Ce qui nous lie

Diane Bérard
À l’arrière-plan: l’entrepôt du 1, avenue Van Horne, à Montréal.
À l’arrière-plan: l’entrepôt du 1, avenue Van Horne, à Montréal.
Photo: Adil Boukind
Publié le :
Reportage

Ce qui nous lie

Le ministère de la Culture et des Communications a ajouté un critère à la grille d’évaluation du patrimoine bâti: la valeur sociale. Mais comment mesurer quelque chose d’aussi subjectif que l’attachement aux lieux qui font nos quartiers?

Considéré dans ce texte

Le grand et le petit patrimoine. Les motels du boulevard Taschereau. Le droit d’accès aux couchers de soleil. Le besoin de manifester. La pertinence des bungalows à l’ère de la densification.

Côte-des-Neiges, Notre-Dame-de-Grâce, Outremont, j’ai habité plusieurs quartiers de Montréal depuis mon départ d’Ahuntsic. Chaque fois, j’ai adopté des points de repère. Ces marqueurs me disaient «ici, c’est chez toi». Le magasin R.E.A.L Bagel, sur le chemin Queen-Mary dans l’arrondissement Côte-des-Neiges, fait partie de ces lieux signifiants. Des baguels, on n’en vendait pas dans l’Ahuntsic de mon enfance. R.E.A.L Bagel incarne mon entrée dans la vie adulte et toutes ses premières fois: premier appartement, début de la vie de couple et première job.

Chaque fois que je monte à bord de l’autobus 51 Édouard-Montpetit, qui parcourt le chemin Queen-Mary, je vérifie si R.E.A.L Bagel est toujours ouvert. En 2012, quand j’ai accompagné ma mère en fin de vie, cette fabrique de baguels m’a apporté un réconfort inattendu. J’avais quitté le quartier depuis plusieurs années, mais l’hospitalisation de maman, à l’Institut universitaire de gériatrie, m’y a ramenée. Après chaque visite, j’ai pris l’habitude d’attendre le 51 devant R.E.A.L Bagel, au lieu de m’installer à l’arrêt de l’Institut. En attendant le bus, je repensais aux vendredis soirs à danser au Café Campus et aux baguels du samedi matin. Ça me permettait d’oublier, le temps du trajet d’autobus, que ma mère vivait ses dernières semaines.

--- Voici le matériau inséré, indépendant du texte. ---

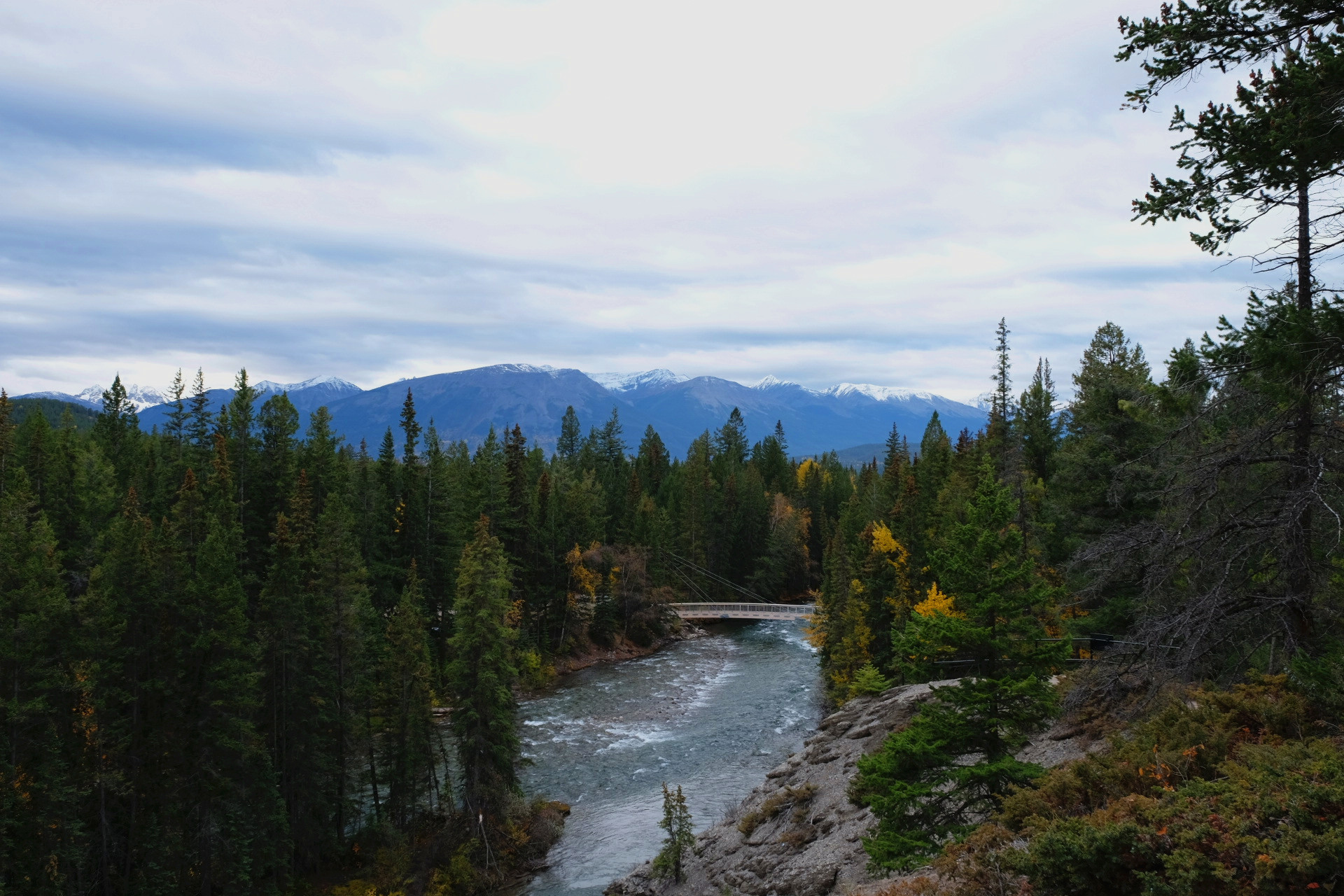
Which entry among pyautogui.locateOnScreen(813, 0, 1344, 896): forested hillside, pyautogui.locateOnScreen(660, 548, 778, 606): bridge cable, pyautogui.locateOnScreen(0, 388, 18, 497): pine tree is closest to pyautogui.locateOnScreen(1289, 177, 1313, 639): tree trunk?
pyautogui.locateOnScreen(813, 0, 1344, 896): forested hillside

Depuis que je vis à Outremont, je me suis ancrée dans une communauté où j’ai adopté un autre repère. Il fait sept étages et il ressemble à un paquebot. Construit en 1924 par le marchand de farine et de grains Wilfrid Duquette, le 1, avenue Van Horne marque chacune de mes sorties du quartier. Et il salue mes retours.

Les citoyen·ne·s de trois arrondissements comptent tout comme moi ce gigantesque entrepôt dans leur patrimoine personnel: Le Plateau-Mont-Royal, Rosemont–La Petite-Patrie et Outremont. Ce lien explique la mobilisation qui entoure le 1, avenue Van Horne depuis que son nouveau propriétaire, la société immobilière Rester Management, ambitionne de le transformer en hôtel de luxe. La ferveur citoyenne a forcé la Ville de Montréal à renvoyer le promoteur à sa table à dessin, pour proposer un projet plus en phase avec l’éthos du quartier. «L’usage que souhaite en faire le nouveau propriétaire ne cadre pas avec l’esprit du quartier», résume Claudine Shirardin, membre du Comité des citoyens du Mile End.

Notre paquebot immobile a même inspiré un bijou. La joaillère Sarah Simard l’a immortalisé sur un pendentif. «Ce bijou est intimement lié à mon attachement et à l’émotion que je ressens par rapport au quartier, dit-elle. Cet entrepôt, avec son château d’eau sur le toit, fait partie de mes éléments visuels emblématiques depuis l’adolescence.» Plusieurs illustrateur·trice·s ont aussi immortalisé le 1, avenue Van Horne, dont Jeraume et Julien Castanié, qui l’a d’ailleurs inscrit dans sa collection de sérigraphies Les montréalaises, qui célèbre l’architecture des quartiers de la métropole.